Comparison of two data sets

Dafrst

New Member
Hello,
I'm trying to compare two normally distributed data sets that have roughly equivalent standard deviations (at most a factor of 2 different). I'm using the T test to determine a statistical difference between these populations but the p value being returned is often on the order of 10^-200 or smaller. Each data set has 300 elements so there are 598 degrees of freedom. I've read that large data sets can lead to a Type-I error, showing that there is a very significant difference in some small parameter. Can anyone suggest a way to show a statistical difference between two large populations that avoids errors?
Thanks,
Dan

Miner

TS Contributor
You are confusing statistical significance with practical significance. Given a large enough data set, ALL differences will be significant. What you want is to design a study where the practical significance = the statistical significance. There is only one approach to ensure that the two are equal. Start with establishing the Delta. Delta is that difference between two samples that is of practical significance.

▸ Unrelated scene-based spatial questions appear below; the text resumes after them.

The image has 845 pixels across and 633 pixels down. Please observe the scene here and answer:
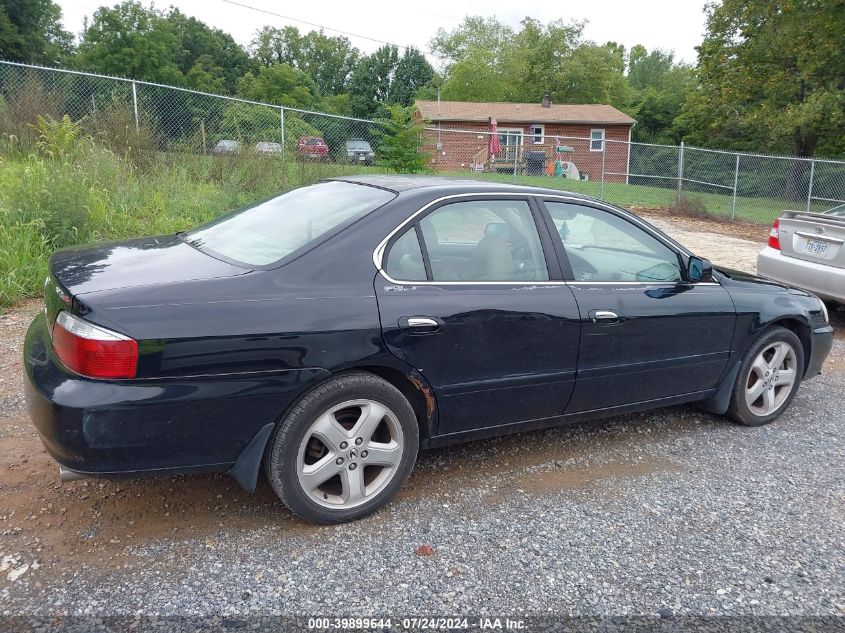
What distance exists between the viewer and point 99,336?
2514 mm

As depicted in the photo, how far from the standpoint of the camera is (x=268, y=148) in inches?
432

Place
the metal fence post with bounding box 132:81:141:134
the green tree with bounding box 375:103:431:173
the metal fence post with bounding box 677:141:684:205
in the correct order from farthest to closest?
the metal fence post with bounding box 677:141:684:205 < the green tree with bounding box 375:103:431:173 < the metal fence post with bounding box 132:81:141:134

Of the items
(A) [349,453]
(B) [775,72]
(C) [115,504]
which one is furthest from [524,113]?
(C) [115,504]

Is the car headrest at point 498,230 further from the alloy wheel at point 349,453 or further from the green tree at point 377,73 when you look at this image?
the green tree at point 377,73

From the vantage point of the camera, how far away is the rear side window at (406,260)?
10.3ft

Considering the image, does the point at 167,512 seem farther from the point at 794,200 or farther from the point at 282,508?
the point at 794,200

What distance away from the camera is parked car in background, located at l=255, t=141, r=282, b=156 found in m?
10.8

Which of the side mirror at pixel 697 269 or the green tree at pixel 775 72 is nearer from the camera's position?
the side mirror at pixel 697 269

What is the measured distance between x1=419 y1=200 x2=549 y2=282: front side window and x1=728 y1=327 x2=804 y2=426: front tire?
1.76 metres

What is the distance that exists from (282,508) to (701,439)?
2.62 meters

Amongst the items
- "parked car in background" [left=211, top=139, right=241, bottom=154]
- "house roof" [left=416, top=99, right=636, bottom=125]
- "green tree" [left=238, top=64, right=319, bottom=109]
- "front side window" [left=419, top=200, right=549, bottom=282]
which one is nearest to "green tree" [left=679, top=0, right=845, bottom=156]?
"house roof" [left=416, top=99, right=636, bottom=125]

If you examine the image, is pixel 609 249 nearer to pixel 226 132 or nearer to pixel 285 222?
pixel 285 222

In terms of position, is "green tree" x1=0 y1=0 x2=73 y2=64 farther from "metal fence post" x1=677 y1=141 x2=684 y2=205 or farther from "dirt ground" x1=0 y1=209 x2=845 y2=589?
"dirt ground" x1=0 y1=209 x2=845 y2=589

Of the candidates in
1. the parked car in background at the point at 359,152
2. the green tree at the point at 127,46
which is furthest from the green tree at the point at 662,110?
the green tree at the point at 127,46
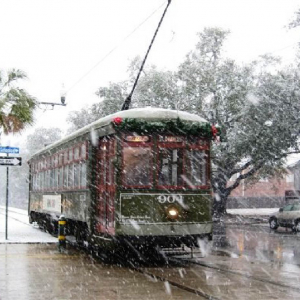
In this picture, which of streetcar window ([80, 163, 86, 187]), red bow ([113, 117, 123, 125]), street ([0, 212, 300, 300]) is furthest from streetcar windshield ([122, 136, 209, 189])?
streetcar window ([80, 163, 86, 187])

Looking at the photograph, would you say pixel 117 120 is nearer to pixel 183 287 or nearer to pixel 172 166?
pixel 172 166

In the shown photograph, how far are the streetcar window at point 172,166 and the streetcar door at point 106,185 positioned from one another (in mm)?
1124

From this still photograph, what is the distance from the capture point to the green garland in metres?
13.0

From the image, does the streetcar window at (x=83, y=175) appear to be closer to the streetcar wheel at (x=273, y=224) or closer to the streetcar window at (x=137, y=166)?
the streetcar window at (x=137, y=166)

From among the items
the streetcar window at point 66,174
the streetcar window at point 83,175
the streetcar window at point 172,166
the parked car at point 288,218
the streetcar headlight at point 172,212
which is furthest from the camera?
the parked car at point 288,218

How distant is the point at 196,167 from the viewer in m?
13.3

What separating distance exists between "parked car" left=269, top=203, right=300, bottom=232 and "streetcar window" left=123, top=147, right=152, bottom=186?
578 inches

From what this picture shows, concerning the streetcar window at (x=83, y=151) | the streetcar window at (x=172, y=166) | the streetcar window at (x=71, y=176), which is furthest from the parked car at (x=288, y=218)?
the streetcar window at (x=172, y=166)

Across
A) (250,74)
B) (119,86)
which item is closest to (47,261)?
(250,74)

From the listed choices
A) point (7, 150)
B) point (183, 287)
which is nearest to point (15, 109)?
point (7, 150)

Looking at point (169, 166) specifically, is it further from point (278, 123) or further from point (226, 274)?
point (278, 123)

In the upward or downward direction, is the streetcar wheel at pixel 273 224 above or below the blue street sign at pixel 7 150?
below

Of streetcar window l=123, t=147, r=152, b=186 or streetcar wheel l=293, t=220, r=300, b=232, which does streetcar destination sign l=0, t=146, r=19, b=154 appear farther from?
streetcar wheel l=293, t=220, r=300, b=232

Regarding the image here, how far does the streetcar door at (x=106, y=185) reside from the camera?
1313 centimetres
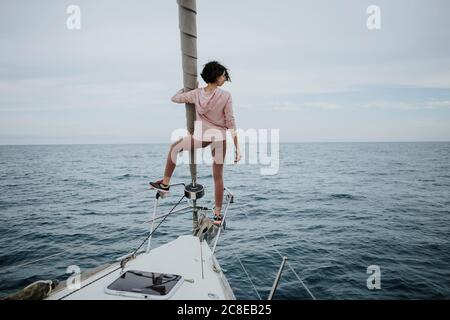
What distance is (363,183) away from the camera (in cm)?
2819

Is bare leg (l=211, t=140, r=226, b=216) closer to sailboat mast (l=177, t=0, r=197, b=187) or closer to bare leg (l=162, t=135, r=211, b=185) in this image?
bare leg (l=162, t=135, r=211, b=185)

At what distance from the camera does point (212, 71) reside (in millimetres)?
3732

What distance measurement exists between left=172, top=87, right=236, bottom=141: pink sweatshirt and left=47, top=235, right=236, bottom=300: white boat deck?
66.4 inches

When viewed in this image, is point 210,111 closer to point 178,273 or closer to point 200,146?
point 200,146

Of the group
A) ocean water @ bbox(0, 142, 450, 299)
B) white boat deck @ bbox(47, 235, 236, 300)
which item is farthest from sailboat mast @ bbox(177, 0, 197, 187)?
ocean water @ bbox(0, 142, 450, 299)

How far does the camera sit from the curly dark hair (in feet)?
12.2

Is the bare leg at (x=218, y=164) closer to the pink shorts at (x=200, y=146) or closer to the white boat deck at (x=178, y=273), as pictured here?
the pink shorts at (x=200, y=146)

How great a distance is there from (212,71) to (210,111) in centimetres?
57

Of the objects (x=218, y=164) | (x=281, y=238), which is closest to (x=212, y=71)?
(x=218, y=164)

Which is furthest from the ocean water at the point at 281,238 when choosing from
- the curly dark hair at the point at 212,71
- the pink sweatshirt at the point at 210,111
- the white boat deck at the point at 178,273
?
the curly dark hair at the point at 212,71

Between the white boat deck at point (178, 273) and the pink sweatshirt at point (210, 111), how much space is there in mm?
1686

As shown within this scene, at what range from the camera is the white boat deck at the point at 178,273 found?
2873 millimetres
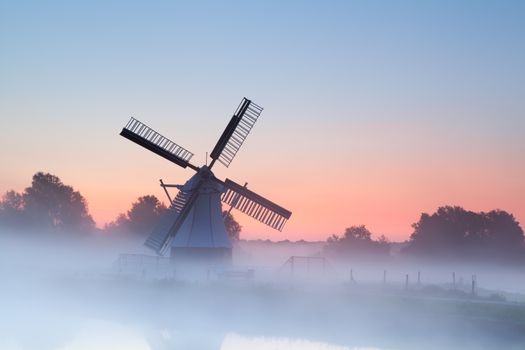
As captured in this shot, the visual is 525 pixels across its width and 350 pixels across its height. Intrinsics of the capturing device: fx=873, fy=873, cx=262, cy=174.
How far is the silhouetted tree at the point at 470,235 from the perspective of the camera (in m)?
86.3

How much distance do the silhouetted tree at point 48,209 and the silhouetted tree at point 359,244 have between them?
1176 inches

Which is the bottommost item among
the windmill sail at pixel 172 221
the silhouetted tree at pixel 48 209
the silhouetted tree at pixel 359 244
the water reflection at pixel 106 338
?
the water reflection at pixel 106 338

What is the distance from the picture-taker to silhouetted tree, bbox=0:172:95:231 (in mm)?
94188

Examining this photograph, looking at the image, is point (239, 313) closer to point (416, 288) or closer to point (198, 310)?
point (198, 310)

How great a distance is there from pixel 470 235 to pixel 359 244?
11.8 m

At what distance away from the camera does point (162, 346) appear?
127 ft

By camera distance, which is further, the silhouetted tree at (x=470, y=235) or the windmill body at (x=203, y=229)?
the silhouetted tree at (x=470, y=235)

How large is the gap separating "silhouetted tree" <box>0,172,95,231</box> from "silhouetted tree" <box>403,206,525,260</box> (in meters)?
39.0

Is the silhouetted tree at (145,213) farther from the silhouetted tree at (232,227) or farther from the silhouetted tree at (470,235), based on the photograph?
the silhouetted tree at (470,235)

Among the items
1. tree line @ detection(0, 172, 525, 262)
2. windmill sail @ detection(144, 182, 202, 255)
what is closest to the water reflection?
windmill sail @ detection(144, 182, 202, 255)

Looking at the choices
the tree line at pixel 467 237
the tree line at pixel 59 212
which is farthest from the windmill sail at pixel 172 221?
the tree line at pixel 467 237

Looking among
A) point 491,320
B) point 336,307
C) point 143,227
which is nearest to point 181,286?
point 336,307

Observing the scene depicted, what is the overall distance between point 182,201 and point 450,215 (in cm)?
4058

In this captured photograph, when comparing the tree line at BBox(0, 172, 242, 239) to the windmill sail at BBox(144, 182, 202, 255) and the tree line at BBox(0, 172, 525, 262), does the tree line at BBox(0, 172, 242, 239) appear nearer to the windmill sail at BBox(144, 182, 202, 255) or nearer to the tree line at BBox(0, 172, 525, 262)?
the tree line at BBox(0, 172, 525, 262)
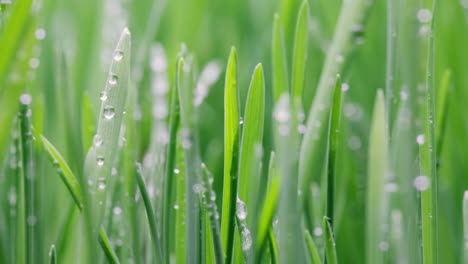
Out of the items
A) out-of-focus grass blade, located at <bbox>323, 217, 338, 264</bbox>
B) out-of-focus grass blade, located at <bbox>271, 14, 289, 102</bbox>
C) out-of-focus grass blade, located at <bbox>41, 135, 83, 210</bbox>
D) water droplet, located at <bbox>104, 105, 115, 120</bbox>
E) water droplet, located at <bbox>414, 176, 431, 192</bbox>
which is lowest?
out-of-focus grass blade, located at <bbox>323, 217, 338, 264</bbox>

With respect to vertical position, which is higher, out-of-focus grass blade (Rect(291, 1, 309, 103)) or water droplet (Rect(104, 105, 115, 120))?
out-of-focus grass blade (Rect(291, 1, 309, 103))

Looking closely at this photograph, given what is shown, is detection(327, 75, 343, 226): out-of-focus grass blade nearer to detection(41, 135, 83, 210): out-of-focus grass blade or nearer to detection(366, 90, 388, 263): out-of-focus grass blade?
detection(366, 90, 388, 263): out-of-focus grass blade

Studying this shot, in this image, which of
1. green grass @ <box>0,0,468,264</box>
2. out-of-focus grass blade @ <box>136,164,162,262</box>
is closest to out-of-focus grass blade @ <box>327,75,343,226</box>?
green grass @ <box>0,0,468,264</box>

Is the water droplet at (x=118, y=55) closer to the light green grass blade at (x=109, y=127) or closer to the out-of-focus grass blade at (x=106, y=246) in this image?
the light green grass blade at (x=109, y=127)

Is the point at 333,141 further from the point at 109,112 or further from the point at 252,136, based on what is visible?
the point at 109,112

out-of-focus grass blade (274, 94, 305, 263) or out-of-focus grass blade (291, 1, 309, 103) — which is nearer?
out-of-focus grass blade (274, 94, 305, 263)

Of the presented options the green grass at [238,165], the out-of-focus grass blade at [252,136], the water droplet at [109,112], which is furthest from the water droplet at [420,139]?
the water droplet at [109,112]

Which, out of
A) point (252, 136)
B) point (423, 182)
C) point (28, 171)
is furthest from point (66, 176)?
point (423, 182)
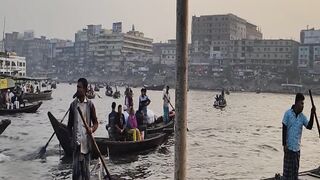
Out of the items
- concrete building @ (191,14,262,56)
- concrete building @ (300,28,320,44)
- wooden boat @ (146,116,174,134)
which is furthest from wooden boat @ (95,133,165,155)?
concrete building @ (191,14,262,56)

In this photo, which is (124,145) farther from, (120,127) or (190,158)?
(190,158)

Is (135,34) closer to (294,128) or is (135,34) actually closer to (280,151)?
(280,151)

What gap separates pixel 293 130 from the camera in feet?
24.2

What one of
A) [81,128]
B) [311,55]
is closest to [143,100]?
[81,128]

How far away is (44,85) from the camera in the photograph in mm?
104438

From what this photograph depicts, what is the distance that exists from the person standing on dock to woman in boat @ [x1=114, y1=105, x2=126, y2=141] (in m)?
7.93

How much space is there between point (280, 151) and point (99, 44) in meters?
152

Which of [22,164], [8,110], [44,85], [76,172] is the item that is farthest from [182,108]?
[44,85]

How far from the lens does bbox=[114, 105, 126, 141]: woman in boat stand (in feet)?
48.0

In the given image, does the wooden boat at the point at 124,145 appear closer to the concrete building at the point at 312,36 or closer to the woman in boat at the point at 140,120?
the woman in boat at the point at 140,120

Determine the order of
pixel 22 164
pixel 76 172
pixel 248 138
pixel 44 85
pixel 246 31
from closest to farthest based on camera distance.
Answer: pixel 76 172 → pixel 22 164 → pixel 248 138 → pixel 44 85 → pixel 246 31

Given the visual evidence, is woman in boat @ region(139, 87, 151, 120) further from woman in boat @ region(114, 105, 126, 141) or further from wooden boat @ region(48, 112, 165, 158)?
woman in boat @ region(114, 105, 126, 141)

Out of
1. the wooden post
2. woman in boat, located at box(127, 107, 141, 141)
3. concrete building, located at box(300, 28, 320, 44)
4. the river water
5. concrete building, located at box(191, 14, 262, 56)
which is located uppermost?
concrete building, located at box(191, 14, 262, 56)

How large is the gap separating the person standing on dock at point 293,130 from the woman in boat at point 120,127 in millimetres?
7930
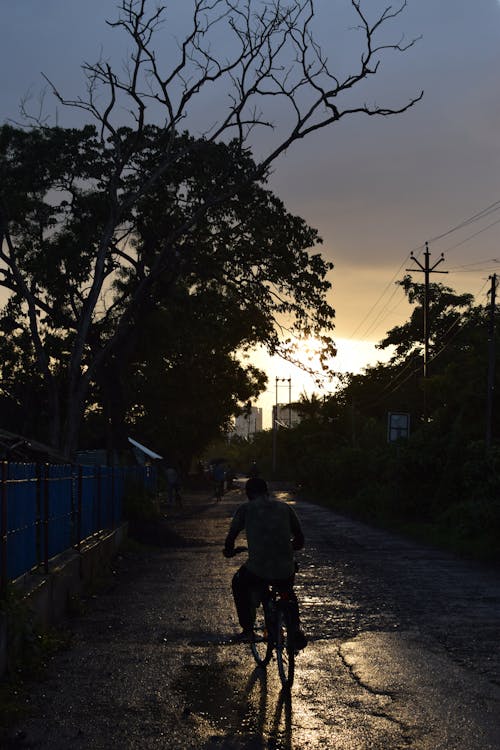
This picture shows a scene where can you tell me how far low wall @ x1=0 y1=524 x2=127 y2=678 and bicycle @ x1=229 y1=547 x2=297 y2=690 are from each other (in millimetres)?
2099

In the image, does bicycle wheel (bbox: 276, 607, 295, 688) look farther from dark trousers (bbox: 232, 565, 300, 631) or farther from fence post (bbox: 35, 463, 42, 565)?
fence post (bbox: 35, 463, 42, 565)

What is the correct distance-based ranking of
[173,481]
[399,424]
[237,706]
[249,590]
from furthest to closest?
[173,481] → [399,424] → [249,590] → [237,706]

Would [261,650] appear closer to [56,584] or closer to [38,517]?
[56,584]

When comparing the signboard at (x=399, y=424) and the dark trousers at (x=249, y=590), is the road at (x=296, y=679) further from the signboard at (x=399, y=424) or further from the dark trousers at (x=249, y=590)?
the signboard at (x=399, y=424)

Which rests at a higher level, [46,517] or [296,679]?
[46,517]

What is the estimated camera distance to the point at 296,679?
29.1 ft

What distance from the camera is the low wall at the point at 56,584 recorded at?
913 cm

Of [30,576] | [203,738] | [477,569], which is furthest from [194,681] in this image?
[477,569]

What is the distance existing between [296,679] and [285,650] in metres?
0.34

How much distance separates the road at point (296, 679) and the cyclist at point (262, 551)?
0.58m

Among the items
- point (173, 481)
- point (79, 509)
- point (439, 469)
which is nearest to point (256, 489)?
point (79, 509)

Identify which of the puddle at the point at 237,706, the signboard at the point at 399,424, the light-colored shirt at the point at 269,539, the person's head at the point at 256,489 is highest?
the signboard at the point at 399,424

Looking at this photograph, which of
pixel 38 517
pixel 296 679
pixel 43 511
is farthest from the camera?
pixel 43 511

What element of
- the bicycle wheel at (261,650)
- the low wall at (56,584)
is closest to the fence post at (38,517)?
the low wall at (56,584)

What is practical significance? It is the minimum difference that would generate enough interest that someone (other than the government) is willing to fund additional research. Example, a new therapy might reduce cancer by 0.004%. Ho hum. On the other hand, another might reduce it by 30%. Okay, NOW I'm interested!

Once you have determined delta, establish alpha, power and the baseline standard deviation, then calculate the required sample size. This will ensure that statistical significance = practical significance.